Squamous cell carcinoma (SCC) of the skin on the lower extremities is a malignant neoplasm arising from the epidermal keratinocytes. It is clinically significant due to its potential for local invasion, metastasis, and significant morbidity, particularly in regions where lower extremity mobility and function are crucial. This condition predominantly affects older adults, with chronic sun exposure playing a minor role compared to other sites like the head and neck. The lower extremities are more prone to delayed diagnosis due to less frequent sun exposure and less visible changes, making early detection and management critical. Understanding the nuances of SCC in this location is essential for clinicians to optimize patient outcomes and prevent complications such as limb loss and metastasis 12.

Pathophysiology

The development of squamous cell carcinoma in the skin of the lower extremities involves complex molecular and cellular mechanisms, often intertwined with chronic inflammation and altered signaling pathways. Tumor Progression Locus 2 (Tpl2), a MAP3K serine/threonine kinase, plays a pivotal role in MAPK signaling cascades, which are frequently dysregulated in skin cancers 1. Tpl2 interacts with NF-κB and other pathways, influencing gene expression related to growth, differentiation, and inflammation. In its absence (Tpl2−/−), there is an increased susceptibility to skin tumorigenesis, suggesting a tumor suppressor function under certain conditions 19. Additionally, inflammation mediated by cyclooxygenase (COX) enzymes, particularly COX-2, contributes significantly to tumorigenesis through the production of prostanoids like PGE2 1. PGE2, acting via EP receptors, can promote cell proliferation and inhibit apoptosis, thereby fostering an environment conducive to carcinogenesis 128. These pathways highlight the interplay between inflammatory mediators and signaling cascades in the pathogenesis of SCC on the lower extremities.

Epidemiology

The incidence of squamous cell carcinoma on the lower extremities is generally lower compared to sun-exposed areas such as the face and arms.

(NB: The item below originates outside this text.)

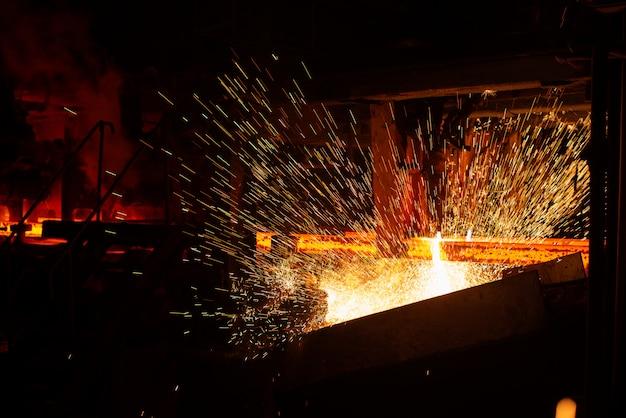 Heiße rote stahlknüppel beim brennerschneiden. hintergrund der schmiede- und metallurgieindustrie.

However, it remains a notable concern, particularly in older populations and those with chronic wounds or ulcers 1. Geographic factors play a minor role compared to cumulative sun exposure, though other risk factors include chronic irritation, scarring, and immunosuppression 1. Trends indicate a gradual increase in incidence with aging populations and improved detection methods, though specific prevalence figures vary widely by region and reporting standards 12. The condition predominantly affects individuals over 60 years, with males and females equally at risk, though some studies suggest a slight male predominance 1.

Clinical Presentation

Squamous cell carcinoma on the lower extremities typically presents as a firm, dome-shaped nodule or a scaly, crusted patch that may ulcerate over time 1. Common sites include the dorsum of the foot, lower leg, and thigh. Early lesions often mimic benign conditions such as seborrheic keratoses or chronic wounds, leading to potential delays in diagnosis 1. Red-flag features include rapid growth, ulceration, pain, bleeding, and regional lymphadenopathy, which necessitate urgent evaluation 1. Patients may report a history of chronic trauma or preexisting skin lesions that have changed in appearance, texture, or symptoms 1. Prompt recognition of these clinical signs is crucial for timely intervention and improved outcomes.

Diagnosis

The diagnostic approach for squamous cell carcinoma of the lower extremities involves a combination of clinical evaluation, histopathological examination, and sometimes imaging to assess for metastasis 1. Specific criteria and tests include:

  • Clinical Evaluation: Detailed history and physical examination focusing on lesion characteristics such as size, shape, color, texture, and any changes over time 1.
  • Biopsy: Histopathological confirmation through punch, shave, or excisional biopsy. Histology should reveal keratinocytic atypia, nuclear pleomorphism, and invasion into deeper layers of the skin 1.
  • Differential Diagnosis:
  • - Actinic Keratosis: Typically smaller, scaly, and confined to the epidermis. - Basal Cell Carcinoma: Often presents as pearly papules with rolled borders and telangiectasias, rarely ulcerates deeply. - Malignant Melanoma: Characterized by asymmetry, irregular borders, varied colors, and changes in size or shape, often with rapid growth 1.
  • Imaging: Considered for advanced cases to evaluate regional lymph nodes or distant metastasis, typically using ultrasound, CT, or MRI 1.
  • Management

    First-Line Treatment

  • Surgical Excision: Wide local excision with clear margins (typically 2-3 cm) is the mainstay of treatment 1.
  • - Specifics: Primary closure or skin grafting as needed, depending on defect size and location. - Monitoring: Regular follow-up to assess for recurrence and wound healing complications 1.

    Second-Line Treatment

  • Mohs Micrographic Surgery: For high-risk locations or recurrent lesions where margin control is critical.
  • - Specifics: Minimizes tissue removal while ensuring complete tumor clearance. - Monitoring: Close surveillance post-surgery to detect any residual disease 1.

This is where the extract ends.